[Records of spatial reasoning questions]
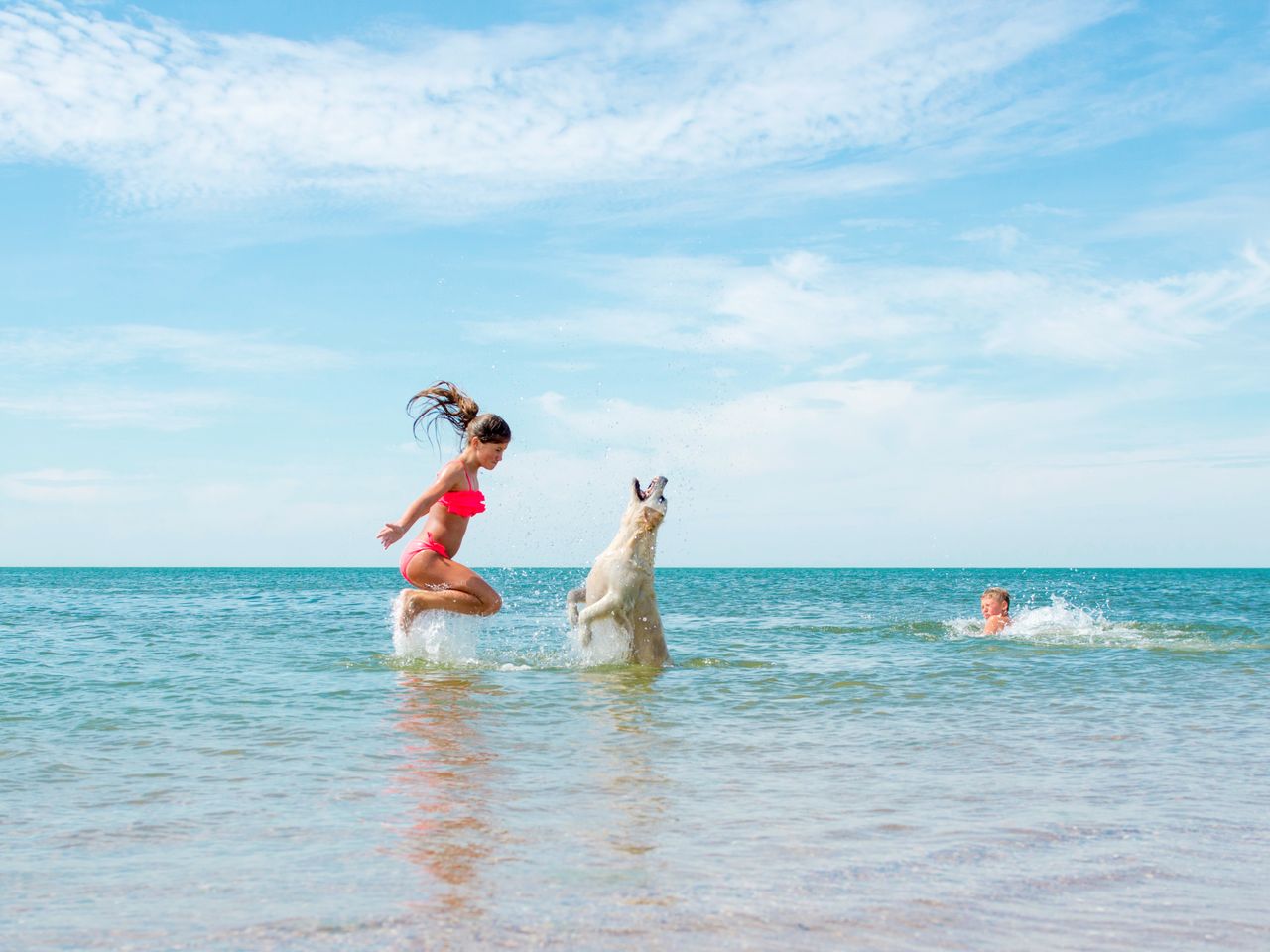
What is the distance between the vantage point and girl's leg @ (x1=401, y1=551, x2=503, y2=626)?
10.5m

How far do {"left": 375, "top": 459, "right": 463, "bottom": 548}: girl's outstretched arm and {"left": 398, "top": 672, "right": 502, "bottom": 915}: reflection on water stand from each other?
1.31 metres

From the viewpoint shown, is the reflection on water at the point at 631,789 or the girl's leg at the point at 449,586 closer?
the reflection on water at the point at 631,789

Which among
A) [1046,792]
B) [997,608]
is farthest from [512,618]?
[1046,792]

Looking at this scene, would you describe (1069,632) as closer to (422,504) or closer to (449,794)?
(422,504)

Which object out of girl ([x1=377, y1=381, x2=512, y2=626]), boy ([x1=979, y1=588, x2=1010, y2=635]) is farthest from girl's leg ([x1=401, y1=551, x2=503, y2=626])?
boy ([x1=979, y1=588, x2=1010, y2=635])

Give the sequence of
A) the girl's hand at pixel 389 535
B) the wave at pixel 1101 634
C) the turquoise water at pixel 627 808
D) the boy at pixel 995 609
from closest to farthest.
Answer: the turquoise water at pixel 627 808 < the girl's hand at pixel 389 535 < the wave at pixel 1101 634 < the boy at pixel 995 609

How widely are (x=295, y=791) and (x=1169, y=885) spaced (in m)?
3.89

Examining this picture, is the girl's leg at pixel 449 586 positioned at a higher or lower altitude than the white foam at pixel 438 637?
higher

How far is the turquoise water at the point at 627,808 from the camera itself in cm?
370

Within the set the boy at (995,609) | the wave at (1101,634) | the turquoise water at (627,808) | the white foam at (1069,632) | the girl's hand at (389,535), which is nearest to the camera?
the turquoise water at (627,808)

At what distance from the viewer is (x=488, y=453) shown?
10.4m

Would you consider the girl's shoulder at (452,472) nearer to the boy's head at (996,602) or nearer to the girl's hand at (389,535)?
the girl's hand at (389,535)

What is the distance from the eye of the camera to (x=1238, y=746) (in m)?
7.18

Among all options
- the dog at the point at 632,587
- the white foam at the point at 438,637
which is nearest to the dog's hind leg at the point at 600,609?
the dog at the point at 632,587
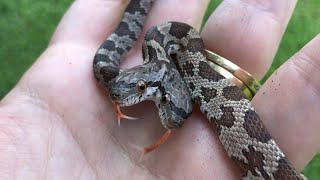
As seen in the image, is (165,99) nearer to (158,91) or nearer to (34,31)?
(158,91)

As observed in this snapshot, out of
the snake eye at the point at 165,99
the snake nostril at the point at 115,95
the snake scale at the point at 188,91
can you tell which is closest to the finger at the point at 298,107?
the snake scale at the point at 188,91

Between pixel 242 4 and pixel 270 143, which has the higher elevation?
pixel 242 4

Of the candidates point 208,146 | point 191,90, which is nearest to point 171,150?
point 208,146

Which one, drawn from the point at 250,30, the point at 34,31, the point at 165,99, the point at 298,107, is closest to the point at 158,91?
the point at 165,99

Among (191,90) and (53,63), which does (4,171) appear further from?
(191,90)

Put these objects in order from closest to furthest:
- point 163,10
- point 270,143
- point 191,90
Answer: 1. point 270,143
2. point 191,90
3. point 163,10

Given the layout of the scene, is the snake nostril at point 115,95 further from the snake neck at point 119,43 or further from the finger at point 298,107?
the finger at point 298,107

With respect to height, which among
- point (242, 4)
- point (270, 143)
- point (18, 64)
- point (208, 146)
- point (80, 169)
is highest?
point (242, 4)
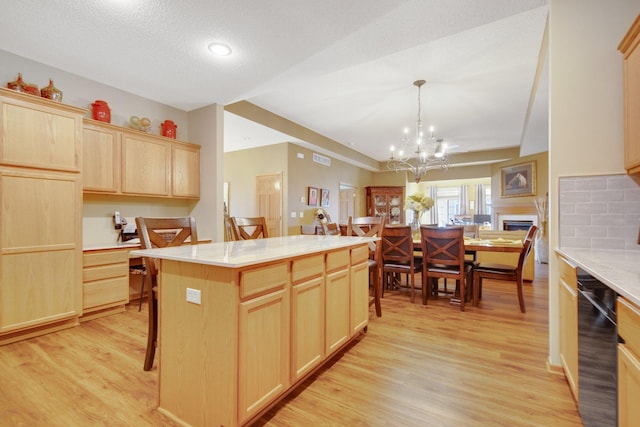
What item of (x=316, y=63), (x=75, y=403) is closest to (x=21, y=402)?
(x=75, y=403)

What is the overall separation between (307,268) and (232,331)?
0.58 meters

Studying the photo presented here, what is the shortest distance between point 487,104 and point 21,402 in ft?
19.7

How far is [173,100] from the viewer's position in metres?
3.75

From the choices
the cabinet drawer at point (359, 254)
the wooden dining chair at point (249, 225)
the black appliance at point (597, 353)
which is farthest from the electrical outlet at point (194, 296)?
the black appliance at point (597, 353)

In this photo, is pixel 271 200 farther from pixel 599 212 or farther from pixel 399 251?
pixel 599 212

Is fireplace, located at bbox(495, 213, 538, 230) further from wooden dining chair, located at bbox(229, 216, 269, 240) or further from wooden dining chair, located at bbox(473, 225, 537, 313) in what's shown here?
wooden dining chair, located at bbox(229, 216, 269, 240)

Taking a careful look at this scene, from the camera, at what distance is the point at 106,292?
2988 millimetres

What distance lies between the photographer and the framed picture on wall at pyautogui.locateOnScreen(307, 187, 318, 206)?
246 inches

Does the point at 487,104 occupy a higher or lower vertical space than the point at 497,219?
higher

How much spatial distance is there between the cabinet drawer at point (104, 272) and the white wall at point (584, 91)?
4014mm

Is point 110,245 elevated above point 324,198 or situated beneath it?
situated beneath

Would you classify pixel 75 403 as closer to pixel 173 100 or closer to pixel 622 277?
pixel 622 277

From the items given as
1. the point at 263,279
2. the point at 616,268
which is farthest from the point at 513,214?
the point at 263,279

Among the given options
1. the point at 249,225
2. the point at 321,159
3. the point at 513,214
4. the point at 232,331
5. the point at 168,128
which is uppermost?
the point at 321,159
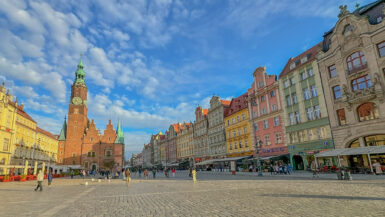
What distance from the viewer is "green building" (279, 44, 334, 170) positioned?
31928 mm

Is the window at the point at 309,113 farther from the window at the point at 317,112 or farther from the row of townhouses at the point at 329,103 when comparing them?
the window at the point at 317,112

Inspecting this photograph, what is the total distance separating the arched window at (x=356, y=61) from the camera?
90.8 feet

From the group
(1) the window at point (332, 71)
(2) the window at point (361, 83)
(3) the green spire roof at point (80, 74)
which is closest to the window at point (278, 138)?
(1) the window at point (332, 71)

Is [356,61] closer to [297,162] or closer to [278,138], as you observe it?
[278,138]

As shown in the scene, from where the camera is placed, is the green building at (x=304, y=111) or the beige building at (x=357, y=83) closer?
the beige building at (x=357, y=83)

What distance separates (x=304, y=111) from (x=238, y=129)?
1712cm

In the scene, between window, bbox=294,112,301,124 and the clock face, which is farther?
the clock face

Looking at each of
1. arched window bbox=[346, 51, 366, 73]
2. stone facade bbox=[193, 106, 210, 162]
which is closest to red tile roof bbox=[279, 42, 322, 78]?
arched window bbox=[346, 51, 366, 73]

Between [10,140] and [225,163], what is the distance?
138ft

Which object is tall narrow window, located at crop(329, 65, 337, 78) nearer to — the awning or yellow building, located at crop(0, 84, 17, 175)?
the awning

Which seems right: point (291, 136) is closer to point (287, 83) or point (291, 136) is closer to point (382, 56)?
point (287, 83)

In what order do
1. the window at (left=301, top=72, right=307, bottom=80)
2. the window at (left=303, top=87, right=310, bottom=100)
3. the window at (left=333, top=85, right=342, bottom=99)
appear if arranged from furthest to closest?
the window at (left=301, top=72, right=307, bottom=80) → the window at (left=303, top=87, right=310, bottom=100) → the window at (left=333, top=85, right=342, bottom=99)

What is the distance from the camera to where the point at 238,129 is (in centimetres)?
4981

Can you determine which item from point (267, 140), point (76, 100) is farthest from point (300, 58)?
point (76, 100)
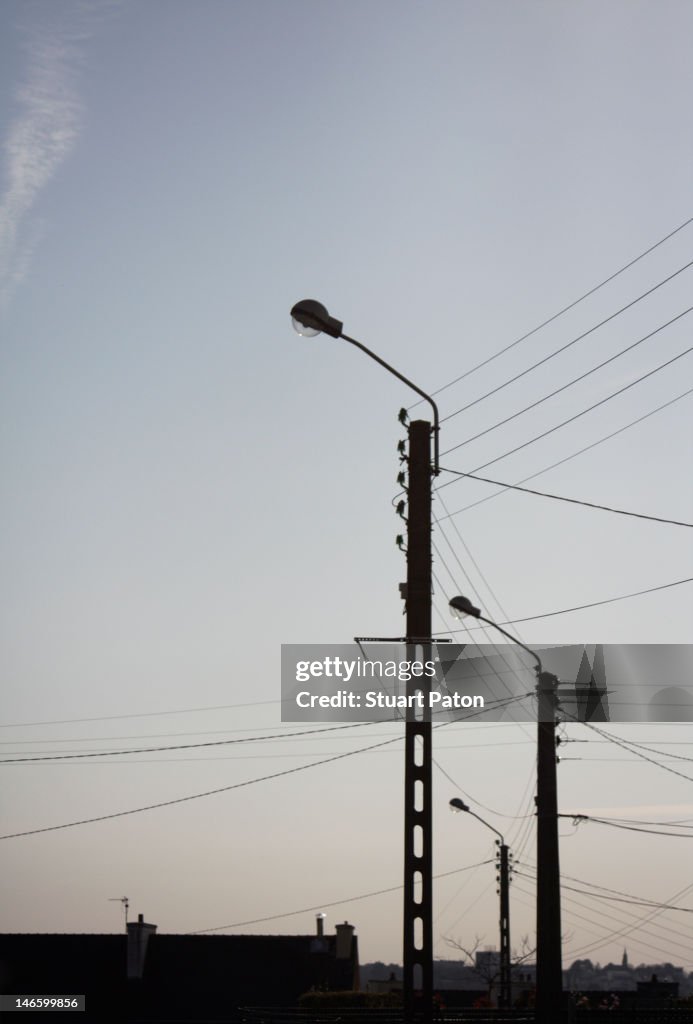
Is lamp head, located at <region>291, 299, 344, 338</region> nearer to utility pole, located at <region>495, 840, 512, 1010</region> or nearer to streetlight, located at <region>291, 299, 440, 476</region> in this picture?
streetlight, located at <region>291, 299, 440, 476</region>

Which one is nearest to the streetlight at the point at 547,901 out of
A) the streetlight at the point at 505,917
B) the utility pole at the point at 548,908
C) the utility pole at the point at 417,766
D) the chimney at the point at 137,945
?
the utility pole at the point at 548,908

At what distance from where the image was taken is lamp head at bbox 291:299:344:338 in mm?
14883

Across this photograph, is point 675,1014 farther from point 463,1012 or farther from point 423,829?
point 423,829

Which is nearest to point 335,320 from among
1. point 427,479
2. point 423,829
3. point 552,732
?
point 427,479

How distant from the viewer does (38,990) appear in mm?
54625

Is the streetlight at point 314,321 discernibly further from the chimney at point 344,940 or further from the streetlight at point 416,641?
the chimney at point 344,940

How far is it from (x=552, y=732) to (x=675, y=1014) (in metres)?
12.0

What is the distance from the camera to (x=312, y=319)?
1492 centimetres

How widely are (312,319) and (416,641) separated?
395 centimetres

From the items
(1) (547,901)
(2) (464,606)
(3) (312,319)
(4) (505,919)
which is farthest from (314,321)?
(4) (505,919)

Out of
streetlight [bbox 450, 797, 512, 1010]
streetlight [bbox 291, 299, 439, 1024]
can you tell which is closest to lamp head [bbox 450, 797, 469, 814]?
streetlight [bbox 450, 797, 512, 1010]

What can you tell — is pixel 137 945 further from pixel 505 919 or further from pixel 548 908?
pixel 548 908

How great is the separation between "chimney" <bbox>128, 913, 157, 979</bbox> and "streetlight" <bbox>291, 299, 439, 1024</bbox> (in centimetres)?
4395

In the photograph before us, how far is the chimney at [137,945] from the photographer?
55.1 meters
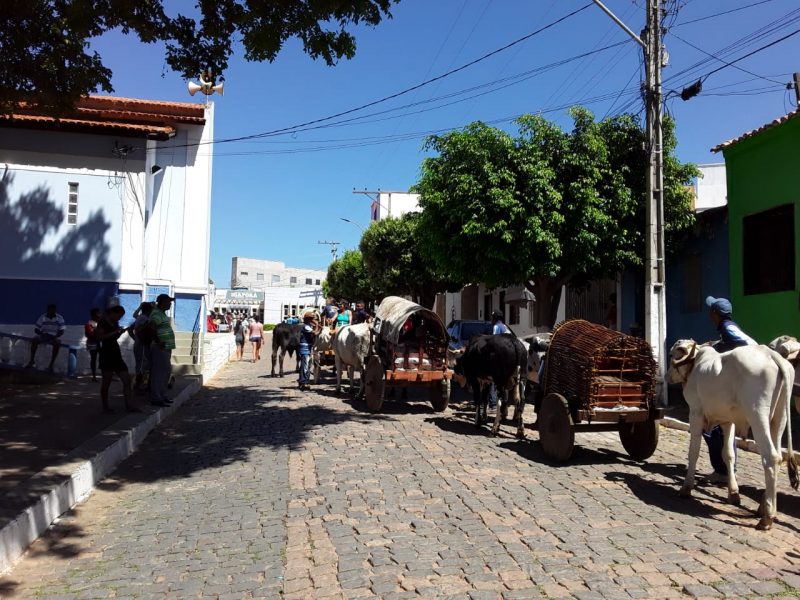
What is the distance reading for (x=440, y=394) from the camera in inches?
436

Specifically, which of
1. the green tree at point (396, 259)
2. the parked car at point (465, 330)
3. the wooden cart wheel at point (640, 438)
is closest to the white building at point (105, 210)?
the parked car at point (465, 330)

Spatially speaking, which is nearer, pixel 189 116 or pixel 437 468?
pixel 437 468

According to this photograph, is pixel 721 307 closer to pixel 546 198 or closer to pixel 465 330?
pixel 546 198

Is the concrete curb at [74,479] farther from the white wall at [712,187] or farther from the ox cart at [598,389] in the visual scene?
the white wall at [712,187]

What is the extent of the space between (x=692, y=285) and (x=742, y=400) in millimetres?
10691

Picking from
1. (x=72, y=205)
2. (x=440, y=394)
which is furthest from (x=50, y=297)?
(x=440, y=394)

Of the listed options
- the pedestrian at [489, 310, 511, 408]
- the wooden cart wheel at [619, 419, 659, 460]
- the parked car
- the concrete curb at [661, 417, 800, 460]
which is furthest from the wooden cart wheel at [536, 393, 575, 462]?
the parked car

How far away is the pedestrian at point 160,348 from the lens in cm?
984

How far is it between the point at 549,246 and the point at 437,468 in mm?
7427

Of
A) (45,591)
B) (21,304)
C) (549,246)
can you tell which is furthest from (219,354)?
(45,591)

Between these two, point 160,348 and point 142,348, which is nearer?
point 160,348

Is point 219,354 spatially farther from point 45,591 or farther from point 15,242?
point 45,591

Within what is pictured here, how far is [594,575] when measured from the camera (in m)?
4.10

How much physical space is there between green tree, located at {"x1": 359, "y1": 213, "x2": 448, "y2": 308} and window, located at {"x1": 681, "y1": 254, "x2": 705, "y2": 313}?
45.4ft
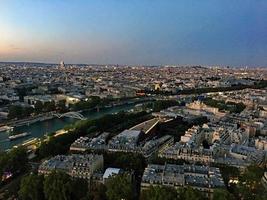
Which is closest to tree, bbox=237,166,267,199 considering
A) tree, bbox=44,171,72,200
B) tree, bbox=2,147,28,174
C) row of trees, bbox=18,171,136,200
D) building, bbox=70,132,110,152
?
row of trees, bbox=18,171,136,200

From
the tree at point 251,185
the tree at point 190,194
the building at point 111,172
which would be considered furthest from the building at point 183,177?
the building at point 111,172

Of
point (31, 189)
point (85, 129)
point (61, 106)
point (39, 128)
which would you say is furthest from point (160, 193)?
point (61, 106)

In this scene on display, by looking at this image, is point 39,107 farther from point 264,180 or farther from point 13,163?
point 264,180

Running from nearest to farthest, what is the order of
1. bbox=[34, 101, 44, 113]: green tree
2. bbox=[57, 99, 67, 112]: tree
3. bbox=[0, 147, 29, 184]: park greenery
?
bbox=[0, 147, 29, 184]: park greenery, bbox=[34, 101, 44, 113]: green tree, bbox=[57, 99, 67, 112]: tree

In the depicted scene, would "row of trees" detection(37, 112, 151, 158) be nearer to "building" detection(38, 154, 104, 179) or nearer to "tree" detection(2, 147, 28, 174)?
"tree" detection(2, 147, 28, 174)

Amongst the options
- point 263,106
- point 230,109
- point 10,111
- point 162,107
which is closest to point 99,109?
point 162,107

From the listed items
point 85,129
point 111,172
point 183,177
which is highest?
point 183,177
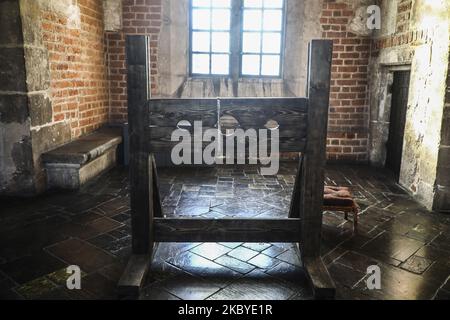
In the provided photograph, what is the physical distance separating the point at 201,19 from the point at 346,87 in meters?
2.79

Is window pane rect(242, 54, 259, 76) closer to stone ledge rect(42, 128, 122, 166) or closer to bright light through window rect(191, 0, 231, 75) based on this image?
bright light through window rect(191, 0, 231, 75)

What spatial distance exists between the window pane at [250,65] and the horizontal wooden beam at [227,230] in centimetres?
434

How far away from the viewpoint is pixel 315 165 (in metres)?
2.83

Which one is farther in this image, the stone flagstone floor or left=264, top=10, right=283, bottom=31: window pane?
left=264, top=10, right=283, bottom=31: window pane

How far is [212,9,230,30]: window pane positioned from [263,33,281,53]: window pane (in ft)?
2.31

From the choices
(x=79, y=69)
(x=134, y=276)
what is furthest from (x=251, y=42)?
(x=134, y=276)

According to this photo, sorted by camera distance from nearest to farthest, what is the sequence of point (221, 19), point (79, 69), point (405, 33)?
point (405, 33)
point (79, 69)
point (221, 19)

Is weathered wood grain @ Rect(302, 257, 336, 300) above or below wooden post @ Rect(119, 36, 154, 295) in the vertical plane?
below

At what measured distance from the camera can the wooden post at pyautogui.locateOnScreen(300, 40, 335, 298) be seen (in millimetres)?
2643

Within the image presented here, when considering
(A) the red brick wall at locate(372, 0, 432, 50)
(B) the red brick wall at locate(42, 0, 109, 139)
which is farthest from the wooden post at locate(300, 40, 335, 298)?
(B) the red brick wall at locate(42, 0, 109, 139)

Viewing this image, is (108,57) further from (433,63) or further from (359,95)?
(433,63)

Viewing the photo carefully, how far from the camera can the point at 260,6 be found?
6551 mm

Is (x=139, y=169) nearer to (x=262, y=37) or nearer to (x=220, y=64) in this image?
(x=220, y=64)

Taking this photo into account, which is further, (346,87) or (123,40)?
(346,87)
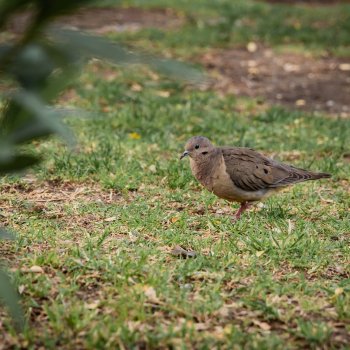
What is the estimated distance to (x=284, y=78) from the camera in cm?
1165

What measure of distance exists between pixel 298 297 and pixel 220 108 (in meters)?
5.68

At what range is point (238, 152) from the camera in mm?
5727

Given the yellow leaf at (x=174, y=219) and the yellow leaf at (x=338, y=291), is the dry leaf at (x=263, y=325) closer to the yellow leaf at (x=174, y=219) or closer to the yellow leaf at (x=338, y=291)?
the yellow leaf at (x=338, y=291)

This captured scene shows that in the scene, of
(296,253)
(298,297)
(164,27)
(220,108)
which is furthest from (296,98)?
(298,297)

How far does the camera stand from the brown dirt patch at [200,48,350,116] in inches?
414

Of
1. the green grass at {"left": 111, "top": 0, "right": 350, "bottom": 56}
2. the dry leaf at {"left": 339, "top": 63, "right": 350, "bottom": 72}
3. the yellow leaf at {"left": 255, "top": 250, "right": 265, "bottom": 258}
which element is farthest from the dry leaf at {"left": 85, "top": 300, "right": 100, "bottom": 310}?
the dry leaf at {"left": 339, "top": 63, "right": 350, "bottom": 72}

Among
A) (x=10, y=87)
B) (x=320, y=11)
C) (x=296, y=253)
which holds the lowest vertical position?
(x=320, y=11)

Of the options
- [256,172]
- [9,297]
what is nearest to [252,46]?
[256,172]

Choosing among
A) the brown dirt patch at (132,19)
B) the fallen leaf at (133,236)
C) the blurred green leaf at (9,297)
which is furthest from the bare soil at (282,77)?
the blurred green leaf at (9,297)

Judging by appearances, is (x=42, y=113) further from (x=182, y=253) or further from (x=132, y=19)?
(x=132, y=19)

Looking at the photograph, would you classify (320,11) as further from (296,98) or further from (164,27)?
(296,98)

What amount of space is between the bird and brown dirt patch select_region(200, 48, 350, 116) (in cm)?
448

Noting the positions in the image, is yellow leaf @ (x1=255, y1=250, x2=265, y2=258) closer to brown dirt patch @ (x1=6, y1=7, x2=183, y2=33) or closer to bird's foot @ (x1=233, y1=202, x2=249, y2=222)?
bird's foot @ (x1=233, y1=202, x2=249, y2=222)

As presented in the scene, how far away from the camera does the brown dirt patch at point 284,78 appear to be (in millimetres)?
10508
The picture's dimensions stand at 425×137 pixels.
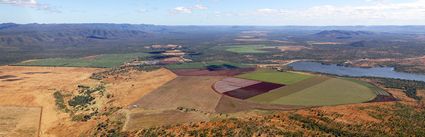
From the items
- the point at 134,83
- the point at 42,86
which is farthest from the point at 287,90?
the point at 42,86

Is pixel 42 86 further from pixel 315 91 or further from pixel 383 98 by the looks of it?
pixel 383 98

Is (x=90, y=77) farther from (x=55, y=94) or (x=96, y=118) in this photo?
(x=96, y=118)

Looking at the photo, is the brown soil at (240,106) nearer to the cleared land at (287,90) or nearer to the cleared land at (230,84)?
the cleared land at (287,90)

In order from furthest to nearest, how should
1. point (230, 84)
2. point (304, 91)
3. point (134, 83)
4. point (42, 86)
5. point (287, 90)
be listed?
1. point (134, 83)
2. point (42, 86)
3. point (230, 84)
4. point (287, 90)
5. point (304, 91)

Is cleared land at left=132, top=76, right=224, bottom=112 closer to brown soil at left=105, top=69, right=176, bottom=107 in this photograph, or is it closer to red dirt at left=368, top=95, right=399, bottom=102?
brown soil at left=105, top=69, right=176, bottom=107

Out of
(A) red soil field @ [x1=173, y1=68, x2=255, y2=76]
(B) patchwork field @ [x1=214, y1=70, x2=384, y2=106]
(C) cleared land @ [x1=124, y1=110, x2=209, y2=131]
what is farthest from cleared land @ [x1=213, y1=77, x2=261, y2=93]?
(C) cleared land @ [x1=124, y1=110, x2=209, y2=131]

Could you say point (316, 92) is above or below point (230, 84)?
above
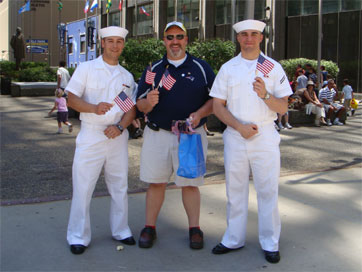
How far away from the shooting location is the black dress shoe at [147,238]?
169 inches

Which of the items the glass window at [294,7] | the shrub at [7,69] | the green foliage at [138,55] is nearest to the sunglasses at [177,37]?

# INSTRUCTIONS TO FOLLOW:
Copy out the entries above from the line with "In what order do" up to and including the line with "1492 centimetres", reproducing those lines word for word. Leave the pictures out of your copy.

# RESULT OF THIS EXERCISE:
In what order do
1. the window at (left=301, top=72, right=307, bottom=80)
2. the window at (left=303, top=87, right=310, bottom=100)
3. the window at (left=333, top=85, right=342, bottom=99)
appear if arranged from furthest to closest?
the window at (left=301, top=72, right=307, bottom=80) → the window at (left=303, top=87, right=310, bottom=100) → the window at (left=333, top=85, right=342, bottom=99)

What is the distance from the camera to where the point at 238,129 is (in centimetres)?
4981

Can you determine which item from point (267, 140), point (76, 100) is farthest from point (300, 58)?
point (76, 100)
Is lamp head, located at <region>291, 299, 344, 338</region> nearer to utility pole, located at <region>495, 840, 512, 1010</region> or nearer to streetlight, located at <region>291, 299, 440, 476</region> in this picture?
streetlight, located at <region>291, 299, 440, 476</region>

Which one is nearest to the streetlight at the point at 547,901 out of
A) the streetlight at the point at 505,917
B) the utility pole at the point at 548,908
C) the utility pole at the point at 417,766
D) the chimney at the point at 137,945
?
the utility pole at the point at 548,908

At what distance from where the image was taken is lamp head at bbox 291:299:344:338 in mm?
14883

Across this photograph, is point 675,1014 farther from point 463,1012 or farther from point 423,829?
point 423,829

Which is nearest to point 335,320 from among
1. point 427,479
2. point 423,829
3. point 552,732
?
point 427,479

How distant from the viewer does (38,990) appear in mm?
54625

Is the streetlight at point 314,321 discernibly further from the chimney at point 344,940 or further from the streetlight at point 416,641?
the chimney at point 344,940

How far is it from (x=552, y=732) to (x=675, y=1014) (in metres)?
12.0

What is the distance from the camera to (x=312, y=319)?
1492 centimetres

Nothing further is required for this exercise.